Dr. Cliff Tao, DC, DACBR talks to Dr. Justin Trosclair DC on A Doctor's Perspective…
Quick look at the Medical Journals that recommend chiropractic and the truth about spinal steroid injections.
The frequency of patients who filled a prescription for opioid medication six months after their initial visit was significantly higher in the group that started with a primary care physician compared to those who did not. In contrast, a smaller percentage of patients had hospitalizations, surgery, referrals to specialists, or MRI scans.
Patients were 50% less likely to be hospitalized, 57% less likely to fill a prescription for an opioid, and 44% less likely to receive spinal injections if they received care from a chiropractor.

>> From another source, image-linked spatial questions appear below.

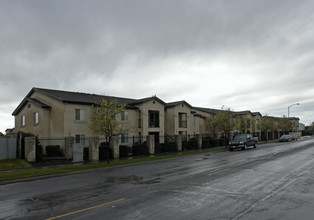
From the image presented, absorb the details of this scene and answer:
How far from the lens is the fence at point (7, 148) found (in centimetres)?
2272

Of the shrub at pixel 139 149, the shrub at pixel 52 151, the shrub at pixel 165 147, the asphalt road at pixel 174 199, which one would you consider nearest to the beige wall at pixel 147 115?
the shrub at pixel 165 147

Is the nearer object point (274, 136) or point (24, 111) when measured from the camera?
point (24, 111)

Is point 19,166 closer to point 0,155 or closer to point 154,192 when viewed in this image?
point 0,155

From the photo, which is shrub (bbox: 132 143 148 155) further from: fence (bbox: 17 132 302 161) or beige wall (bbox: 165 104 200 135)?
beige wall (bbox: 165 104 200 135)

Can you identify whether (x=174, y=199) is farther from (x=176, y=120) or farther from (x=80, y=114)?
(x=176, y=120)

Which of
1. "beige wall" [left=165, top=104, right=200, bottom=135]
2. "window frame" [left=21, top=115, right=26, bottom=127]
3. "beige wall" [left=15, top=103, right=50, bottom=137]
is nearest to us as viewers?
"beige wall" [left=15, top=103, right=50, bottom=137]

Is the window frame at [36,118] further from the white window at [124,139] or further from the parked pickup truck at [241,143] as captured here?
the parked pickup truck at [241,143]

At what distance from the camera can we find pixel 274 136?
64812 millimetres

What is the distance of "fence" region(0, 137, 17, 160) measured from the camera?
74.5 feet

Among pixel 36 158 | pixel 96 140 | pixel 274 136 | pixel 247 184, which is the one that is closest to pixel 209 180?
pixel 247 184

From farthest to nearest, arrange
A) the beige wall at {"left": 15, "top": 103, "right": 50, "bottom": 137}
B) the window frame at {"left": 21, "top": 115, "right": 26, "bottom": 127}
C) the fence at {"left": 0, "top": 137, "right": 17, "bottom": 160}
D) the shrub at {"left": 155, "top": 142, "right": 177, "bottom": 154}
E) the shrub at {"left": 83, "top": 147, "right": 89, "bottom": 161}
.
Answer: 1. the window frame at {"left": 21, "top": 115, "right": 26, "bottom": 127}
2. the shrub at {"left": 155, "top": 142, "right": 177, "bottom": 154}
3. the beige wall at {"left": 15, "top": 103, "right": 50, "bottom": 137}
4. the shrub at {"left": 83, "top": 147, "right": 89, "bottom": 161}
5. the fence at {"left": 0, "top": 137, "right": 17, "bottom": 160}

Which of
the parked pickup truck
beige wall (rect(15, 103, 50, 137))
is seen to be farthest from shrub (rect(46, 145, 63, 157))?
the parked pickup truck

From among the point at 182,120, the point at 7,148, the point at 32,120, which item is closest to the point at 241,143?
the point at 182,120

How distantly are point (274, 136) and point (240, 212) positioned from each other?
216 ft
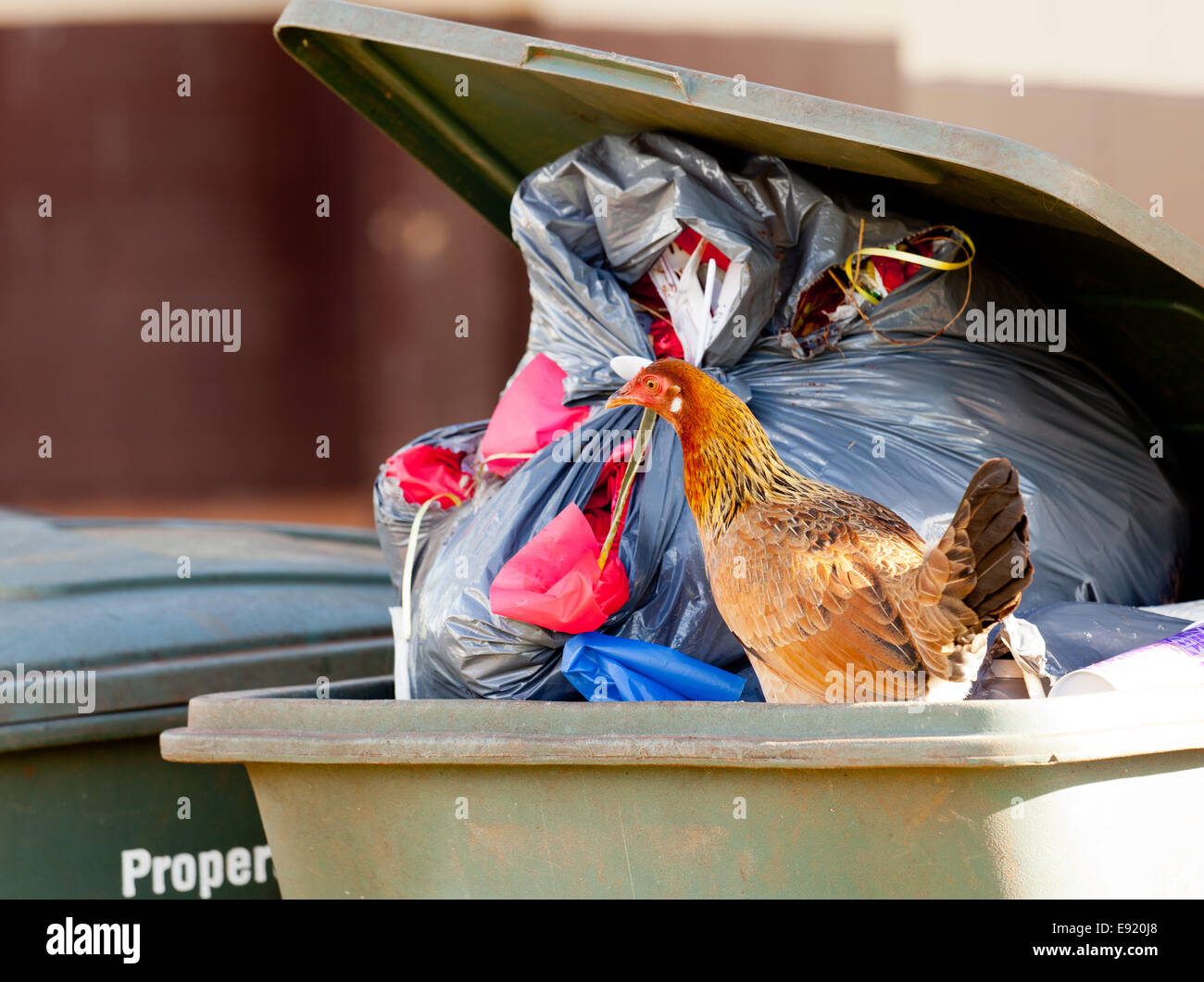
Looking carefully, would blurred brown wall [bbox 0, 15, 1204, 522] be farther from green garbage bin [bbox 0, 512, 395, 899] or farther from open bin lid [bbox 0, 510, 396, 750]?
green garbage bin [bbox 0, 512, 395, 899]

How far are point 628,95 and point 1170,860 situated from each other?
1.35 m

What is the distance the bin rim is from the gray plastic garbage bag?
295mm

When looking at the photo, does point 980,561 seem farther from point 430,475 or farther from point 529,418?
point 430,475

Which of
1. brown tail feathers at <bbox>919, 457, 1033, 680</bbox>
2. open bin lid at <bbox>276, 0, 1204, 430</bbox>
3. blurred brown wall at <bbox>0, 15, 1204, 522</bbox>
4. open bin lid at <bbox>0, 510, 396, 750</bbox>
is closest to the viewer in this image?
brown tail feathers at <bbox>919, 457, 1033, 680</bbox>

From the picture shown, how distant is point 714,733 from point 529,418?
0.87m

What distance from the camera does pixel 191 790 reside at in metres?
2.46

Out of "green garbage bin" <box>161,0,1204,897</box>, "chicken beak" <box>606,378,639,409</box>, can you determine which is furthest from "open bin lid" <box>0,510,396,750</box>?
"chicken beak" <box>606,378,639,409</box>

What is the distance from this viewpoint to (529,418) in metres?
2.27

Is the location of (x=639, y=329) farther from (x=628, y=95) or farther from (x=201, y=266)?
(x=201, y=266)

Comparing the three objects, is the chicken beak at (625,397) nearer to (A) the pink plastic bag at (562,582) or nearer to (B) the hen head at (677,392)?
(B) the hen head at (677,392)

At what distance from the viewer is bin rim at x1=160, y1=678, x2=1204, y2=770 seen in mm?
1464

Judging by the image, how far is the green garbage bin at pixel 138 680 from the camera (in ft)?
7.40
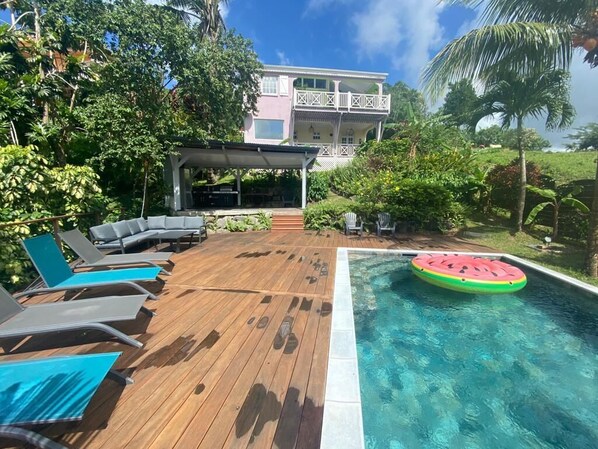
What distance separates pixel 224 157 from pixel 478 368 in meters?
12.4

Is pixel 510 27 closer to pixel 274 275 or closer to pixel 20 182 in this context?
pixel 274 275

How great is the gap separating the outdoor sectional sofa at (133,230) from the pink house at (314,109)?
1384cm

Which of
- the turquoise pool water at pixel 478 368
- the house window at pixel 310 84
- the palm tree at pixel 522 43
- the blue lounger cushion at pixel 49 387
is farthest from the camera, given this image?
the house window at pixel 310 84

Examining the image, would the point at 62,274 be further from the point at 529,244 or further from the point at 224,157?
the point at 529,244

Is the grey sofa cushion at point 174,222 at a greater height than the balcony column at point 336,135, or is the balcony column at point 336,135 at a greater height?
the balcony column at point 336,135

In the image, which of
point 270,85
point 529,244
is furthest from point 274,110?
point 529,244

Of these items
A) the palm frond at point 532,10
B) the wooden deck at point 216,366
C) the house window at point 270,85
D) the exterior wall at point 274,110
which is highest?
the house window at point 270,85

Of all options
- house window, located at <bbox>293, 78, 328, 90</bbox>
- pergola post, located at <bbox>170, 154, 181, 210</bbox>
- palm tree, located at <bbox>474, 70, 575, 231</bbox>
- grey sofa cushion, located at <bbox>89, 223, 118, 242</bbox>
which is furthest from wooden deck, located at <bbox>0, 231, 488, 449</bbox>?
house window, located at <bbox>293, 78, 328, 90</bbox>

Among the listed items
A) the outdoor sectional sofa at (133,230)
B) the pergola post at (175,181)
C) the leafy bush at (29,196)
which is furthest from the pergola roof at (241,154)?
the leafy bush at (29,196)

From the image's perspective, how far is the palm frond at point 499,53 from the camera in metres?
5.54

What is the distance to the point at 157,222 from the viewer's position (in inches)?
332

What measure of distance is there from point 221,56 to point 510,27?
8392 mm

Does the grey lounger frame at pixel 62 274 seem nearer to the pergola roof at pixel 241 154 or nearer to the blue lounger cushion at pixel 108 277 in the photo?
the blue lounger cushion at pixel 108 277

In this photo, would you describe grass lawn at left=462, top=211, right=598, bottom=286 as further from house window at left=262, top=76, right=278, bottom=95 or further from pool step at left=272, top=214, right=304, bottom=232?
house window at left=262, top=76, right=278, bottom=95
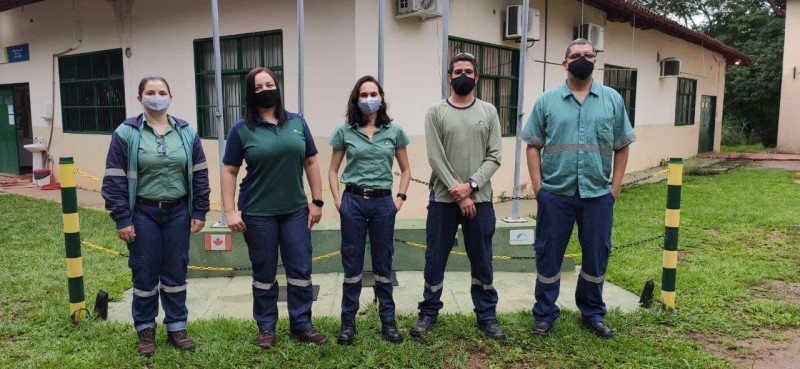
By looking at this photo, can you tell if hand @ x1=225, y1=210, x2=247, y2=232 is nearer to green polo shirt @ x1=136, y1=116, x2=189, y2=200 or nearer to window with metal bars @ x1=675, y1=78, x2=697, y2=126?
green polo shirt @ x1=136, y1=116, x2=189, y2=200

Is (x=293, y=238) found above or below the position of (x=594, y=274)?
above

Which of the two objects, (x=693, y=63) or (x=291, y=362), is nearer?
(x=291, y=362)

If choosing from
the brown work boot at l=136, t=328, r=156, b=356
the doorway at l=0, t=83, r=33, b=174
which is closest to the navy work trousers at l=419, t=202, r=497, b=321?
the brown work boot at l=136, t=328, r=156, b=356

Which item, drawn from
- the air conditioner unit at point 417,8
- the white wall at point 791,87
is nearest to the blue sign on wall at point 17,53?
the air conditioner unit at point 417,8

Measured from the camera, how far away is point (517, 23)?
30.6 feet

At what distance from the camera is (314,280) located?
5.47 meters

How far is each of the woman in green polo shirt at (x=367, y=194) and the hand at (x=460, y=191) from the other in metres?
0.41

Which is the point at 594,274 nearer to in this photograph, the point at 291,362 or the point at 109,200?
the point at 291,362

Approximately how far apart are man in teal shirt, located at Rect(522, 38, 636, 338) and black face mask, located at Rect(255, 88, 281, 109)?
1.72 m

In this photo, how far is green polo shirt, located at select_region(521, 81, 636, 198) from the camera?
3.92m

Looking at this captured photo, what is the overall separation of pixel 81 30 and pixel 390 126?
9.48 meters

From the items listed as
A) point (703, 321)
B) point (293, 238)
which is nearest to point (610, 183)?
point (703, 321)

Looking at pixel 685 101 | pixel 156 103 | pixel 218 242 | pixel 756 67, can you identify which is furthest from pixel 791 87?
pixel 156 103

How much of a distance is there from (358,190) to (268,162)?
0.60m
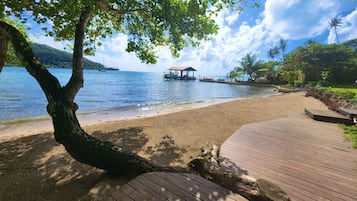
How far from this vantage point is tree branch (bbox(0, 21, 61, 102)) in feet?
12.0

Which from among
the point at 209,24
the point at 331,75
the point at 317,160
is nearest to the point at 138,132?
the point at 209,24

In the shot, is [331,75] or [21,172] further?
[331,75]

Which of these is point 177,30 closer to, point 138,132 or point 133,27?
point 133,27

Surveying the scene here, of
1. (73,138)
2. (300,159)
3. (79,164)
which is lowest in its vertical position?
(79,164)

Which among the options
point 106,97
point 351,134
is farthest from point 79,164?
point 106,97

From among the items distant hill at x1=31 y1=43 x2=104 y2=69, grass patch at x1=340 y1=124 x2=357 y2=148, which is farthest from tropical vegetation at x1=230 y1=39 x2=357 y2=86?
distant hill at x1=31 y1=43 x2=104 y2=69

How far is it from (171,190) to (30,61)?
373 cm

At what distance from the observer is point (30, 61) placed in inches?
146

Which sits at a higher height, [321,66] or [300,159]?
[321,66]

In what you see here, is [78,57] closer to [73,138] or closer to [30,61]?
[30,61]

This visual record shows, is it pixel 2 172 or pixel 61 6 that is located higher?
pixel 61 6

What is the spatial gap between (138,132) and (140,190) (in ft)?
17.4

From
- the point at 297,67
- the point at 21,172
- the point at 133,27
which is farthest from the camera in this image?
the point at 297,67

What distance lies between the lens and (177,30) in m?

Having a chiropractor involved in the management of spine-related complaints is a crucial aspect of care and is not a luxury, but a necessity. Chiropractors can have a substantial impact on the lives of their patients.
In 2008, two million Medicare beneficiaries received chiropractic care and a systematic review found that adjustments were an effective treatment for chronic non-specific neck pain. This is supported by recommendations from organizations such as the American College of Physicians, the American Pain Society, the task force on neck pain and associated disorders, and the American Geriatric Society.
Thoracic spine pain affects between 35-55% of people, with women being 2.5 times more likely to experience it. In a study, 45% of patients reported immediate improvement and 66% reported improvement after follow-up.
In contrast, only 33% of patients experienced improvement after surgery, while 33% experienced worsening symptoms and 33% experienced no change. Encouraging patients with positive reinforcement can increase their perceived comfort and lead to better outcomes.
There are three reasons why a person should not get an epidural spinal injection (ESI):
- ESI s are not FDA approved and are used off-label, despite the fact that they are used in 1 million cases per year.
- The effectiveness of ESI s has been shown to be limited in the past 10 years, with many people receiving injections every 4 months. This falls in line with the law of diminishing returns, as each subsequent injection becomes less effective. Additionally, ESI s do not address the root cause of the problem in most cases.
- Over time, ESI s can actually break down the joint, leading to a 20% increase in fractures. Steroid shots can also stop the healing process, only allowing the body to start healing once the shot has been removed.
Despite this, 10 million ESI s are performed each year. Movement-based care, such as chiropractic, is important and should not be limited to just a few physical therapy visits and shots.